Under the ACMPR indoor growers are permitted twice as many plants as outdoor growers. Health Canada's reasoning being that outdoor grows produce higher yields per crop than indoor grows. Technically this is correct, however the AMCPR fails to recognize that outdoor growers are limited to a single crop per year whereas an indoor grower can successfully harvest 3 crops per year, easily eclipsing the total yield of the outdoor grower.
Another factor to consider is knowledge. Successfully cultivating a Cannabis crop from seed/clone to harvest and achieving a sufficient yield and potency requires considerable knowledge. Knowledge which is lacking in the majority of Cannabis patients. Health Canada made no attempt to implement any kind of "learning center", or other program, which may have alleviated this obstacle to reasonable patient access.
Therefore it is our contention that;
A) The Original ACMPR was constitutionally invalid from the time of its inception as it failed to provide reasonable access to patients that could not afford, or were otherwise unable, to purchase or cultivate cannabis without assistance.

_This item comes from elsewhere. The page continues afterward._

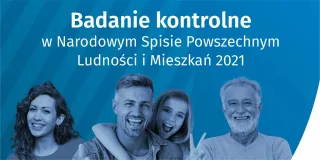 kafelek badanie kontrolne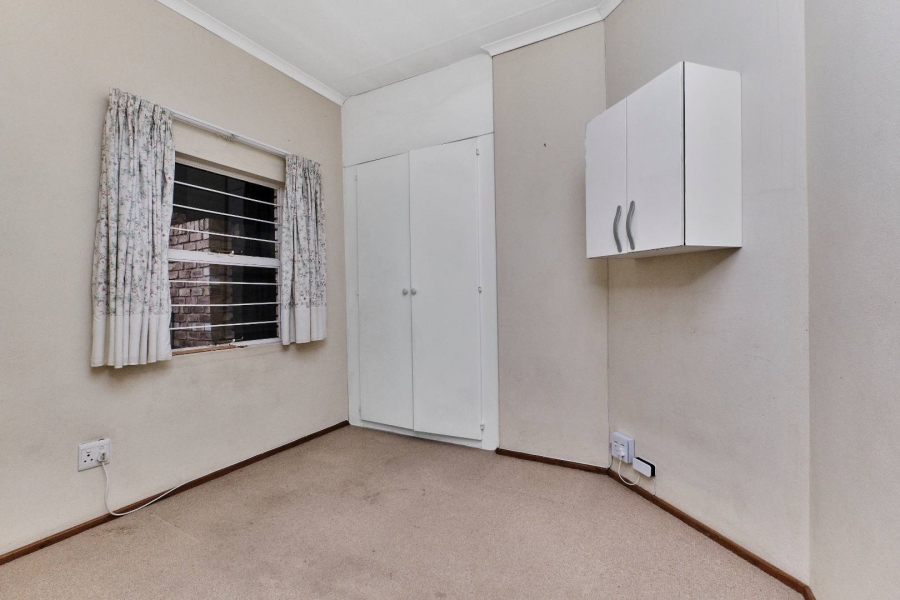 3 Bedroom Property for Sale in Sundowner Gauteng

B) That the introduction of the Cannabis Act should have immediately triggered a review of the ACMPR as Cannabis was no longer considered a narcotic, essentially becoming an over-the-counter medication. The narcotic classification of cannabis was the basis for many of the restrictive measures included in the ACMPR legislation.
We feel very strongly that this is as much a common sense issue as it is a patient rights issue. While we understand that Yukon political parties have no authority or jurisdiction over Health Canada policies nor Federal legislation, we believe that your position in regards to reviewing the ACMPR speaks not just to your feelings towards cannabis, but to your overall sensibility and judgment.
We thank you for taking the time to consider your position and responding with your answers in a timely fashion so we may inform our Yukon members prior to the election.
Friends of Cannabis
Mr. Dixon was the first to reply to our inquiry. While he didn't address our questions specifically, he did recognize the need to reform both the medical and recreational marketplaces.